Short task = Rewrite every line from the one containing "In this scene, does" through the one containing "6629 millimetres", inclusive, and change nothing outside the answers. In the answers, scale every coordinate and distance by 1.65, then round each result to the number of decimals the original had, with halves rounded up.

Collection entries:
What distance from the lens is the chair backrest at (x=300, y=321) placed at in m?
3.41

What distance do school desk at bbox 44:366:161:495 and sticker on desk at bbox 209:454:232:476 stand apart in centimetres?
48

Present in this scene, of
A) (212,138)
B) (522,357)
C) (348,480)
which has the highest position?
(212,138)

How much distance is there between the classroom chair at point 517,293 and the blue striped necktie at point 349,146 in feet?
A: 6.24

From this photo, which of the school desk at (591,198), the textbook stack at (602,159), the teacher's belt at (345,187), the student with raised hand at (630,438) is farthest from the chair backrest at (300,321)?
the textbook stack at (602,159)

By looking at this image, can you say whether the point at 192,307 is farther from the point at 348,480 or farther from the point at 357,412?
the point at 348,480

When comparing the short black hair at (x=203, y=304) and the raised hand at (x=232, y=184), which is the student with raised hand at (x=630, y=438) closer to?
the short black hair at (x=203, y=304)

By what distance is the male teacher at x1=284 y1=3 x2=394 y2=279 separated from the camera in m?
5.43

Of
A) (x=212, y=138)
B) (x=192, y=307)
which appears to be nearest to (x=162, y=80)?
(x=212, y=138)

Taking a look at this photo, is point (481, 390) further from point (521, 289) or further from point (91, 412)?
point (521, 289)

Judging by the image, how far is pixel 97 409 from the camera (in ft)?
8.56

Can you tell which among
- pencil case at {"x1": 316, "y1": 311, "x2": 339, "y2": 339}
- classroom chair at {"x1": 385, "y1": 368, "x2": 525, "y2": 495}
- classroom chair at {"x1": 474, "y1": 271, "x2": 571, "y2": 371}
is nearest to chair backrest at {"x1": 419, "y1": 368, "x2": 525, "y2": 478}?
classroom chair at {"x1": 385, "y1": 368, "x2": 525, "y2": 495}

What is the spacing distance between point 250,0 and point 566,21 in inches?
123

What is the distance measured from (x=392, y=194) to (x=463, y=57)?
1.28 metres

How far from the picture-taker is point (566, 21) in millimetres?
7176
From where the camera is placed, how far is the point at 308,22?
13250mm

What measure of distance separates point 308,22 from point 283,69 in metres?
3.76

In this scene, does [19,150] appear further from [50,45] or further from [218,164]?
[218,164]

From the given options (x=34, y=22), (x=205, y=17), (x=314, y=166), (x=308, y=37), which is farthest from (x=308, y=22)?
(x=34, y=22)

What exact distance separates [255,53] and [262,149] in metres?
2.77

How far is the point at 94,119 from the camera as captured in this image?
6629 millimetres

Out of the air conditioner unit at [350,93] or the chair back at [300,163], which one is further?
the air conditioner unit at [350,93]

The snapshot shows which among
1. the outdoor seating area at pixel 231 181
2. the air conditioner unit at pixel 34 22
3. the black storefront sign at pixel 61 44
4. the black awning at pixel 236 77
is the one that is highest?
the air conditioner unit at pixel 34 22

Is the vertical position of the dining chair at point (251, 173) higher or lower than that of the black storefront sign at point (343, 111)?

Result of this exercise =
In this scene, does [19,150] appear further from [50,45] or further from [218,164]?
[360,271]

From the given options (x=34, y=22), (x=205, y=17), (x=314, y=166), (x=308, y=37), which is farthest from (x=308, y=22)?
(x=56, y=36)

What exact distance separates [255,53] and [262,149] in metres?
4.57

How far is the point at 94,119 from the camera as captured in this image?
10938 millimetres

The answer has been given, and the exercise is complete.